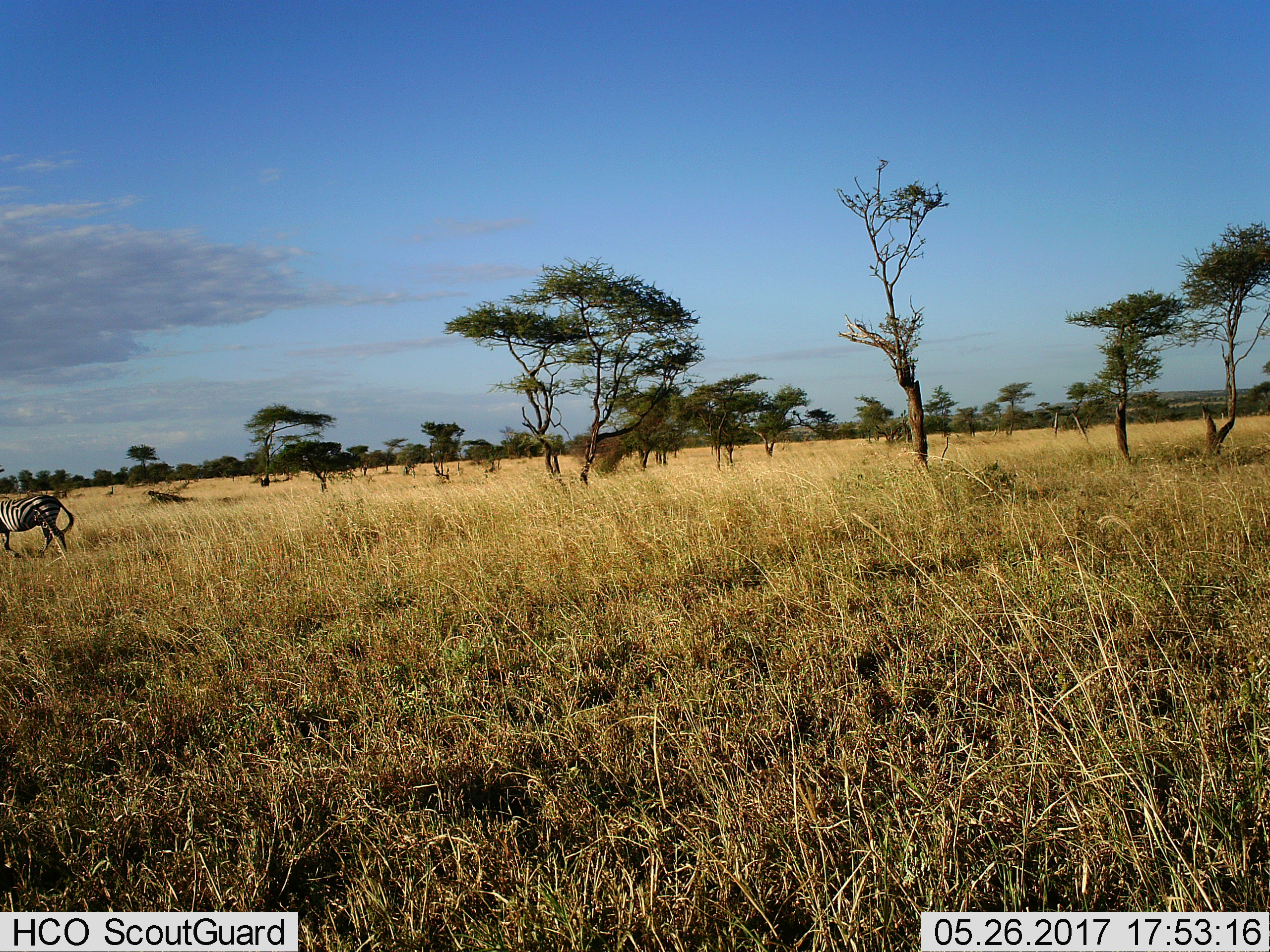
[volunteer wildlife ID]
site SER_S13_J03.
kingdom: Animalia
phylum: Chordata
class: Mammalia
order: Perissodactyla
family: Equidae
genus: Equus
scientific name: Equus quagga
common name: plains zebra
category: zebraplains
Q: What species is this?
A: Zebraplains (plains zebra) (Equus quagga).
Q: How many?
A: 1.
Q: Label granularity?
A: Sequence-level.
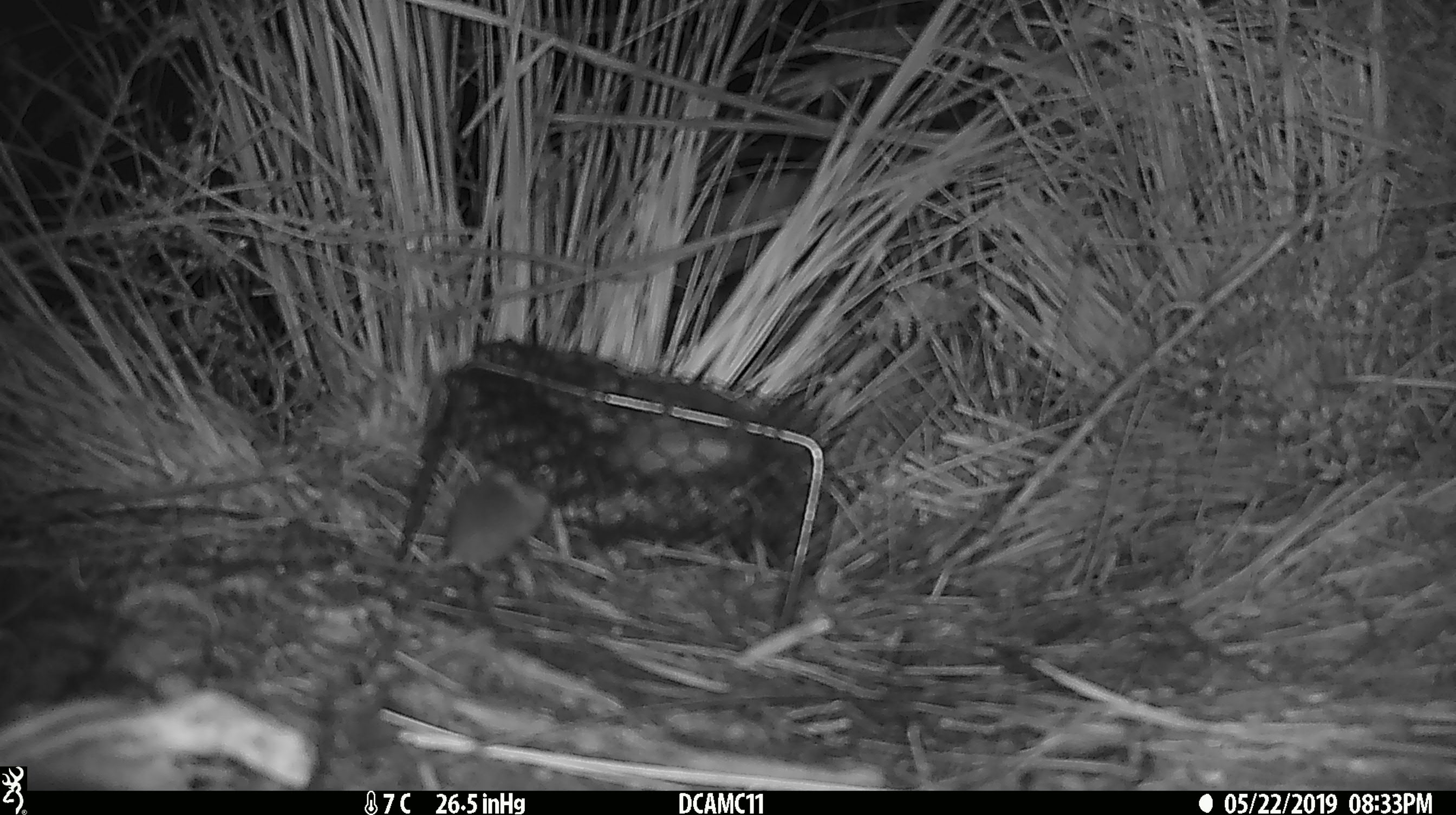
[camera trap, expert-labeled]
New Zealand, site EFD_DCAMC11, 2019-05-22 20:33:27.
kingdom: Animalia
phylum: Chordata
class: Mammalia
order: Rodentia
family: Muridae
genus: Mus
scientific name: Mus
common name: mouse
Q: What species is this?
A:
.....
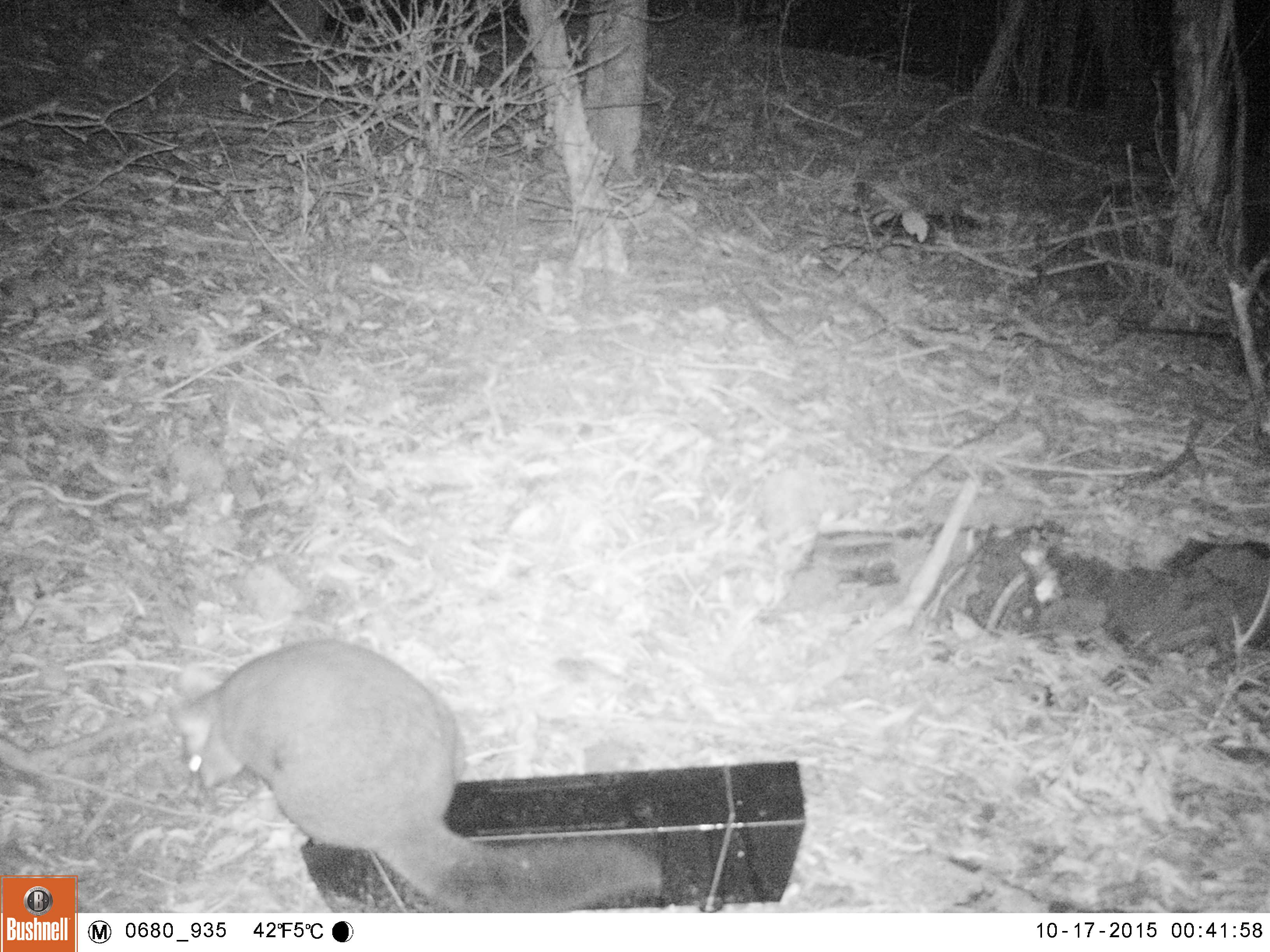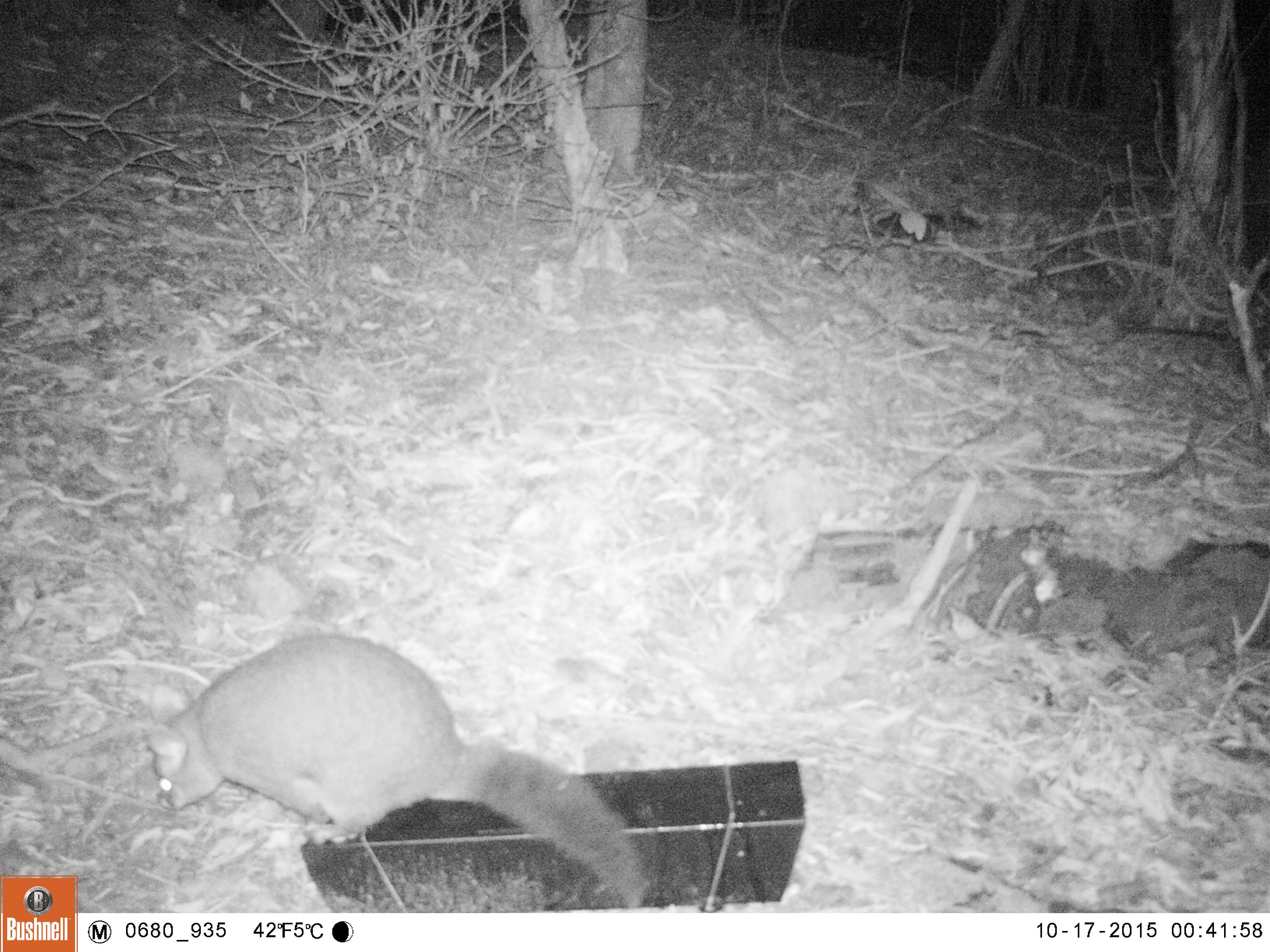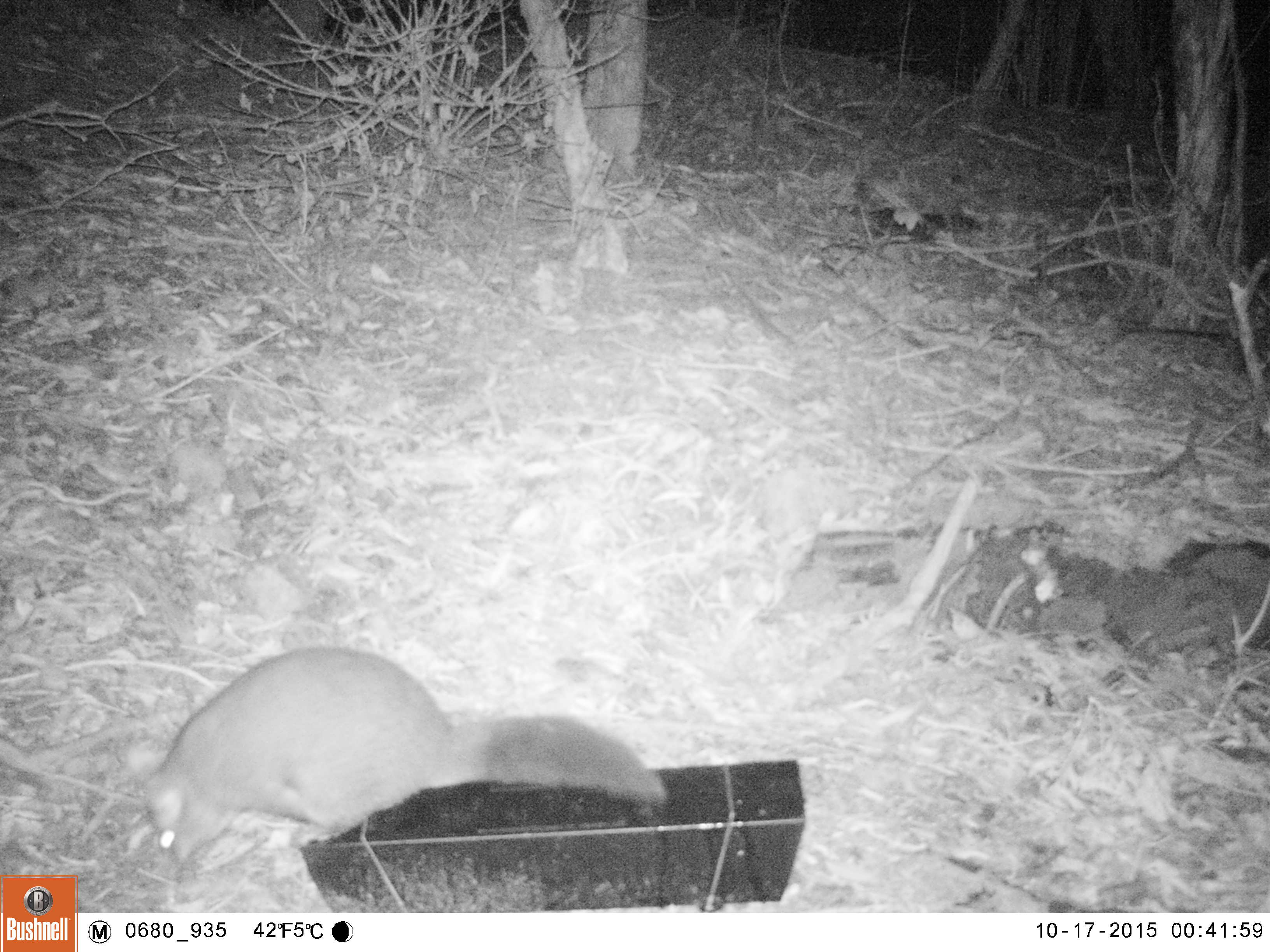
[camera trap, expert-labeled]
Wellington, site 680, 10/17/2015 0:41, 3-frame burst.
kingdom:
.....
> _About this exercise_:
Given the entries above, transcribe exactly the lines from the one holding "common name: plains zebra" through the one holding "common name: mouse"; pictures do not belong in the transcription.

> _Exercise answer_:
common name: plains zebra
category: zebraplains
Q: What species is this?
A: Zebraplains (plains zebra) (Equus quagga).
Q: How many?
A: 1.
Q: Label granularity?
A: Sequence-level.
[camera trap, expert-labeled]
New Zealand, site EFD_DCAMC11, 2019-05-22 20:33:27.
kingdom: Animalia
phylum: Chordata
class: Mammalia
order: Rodentia
family: Muridae
genus: Mus
scientific name: Mus
common name: mouse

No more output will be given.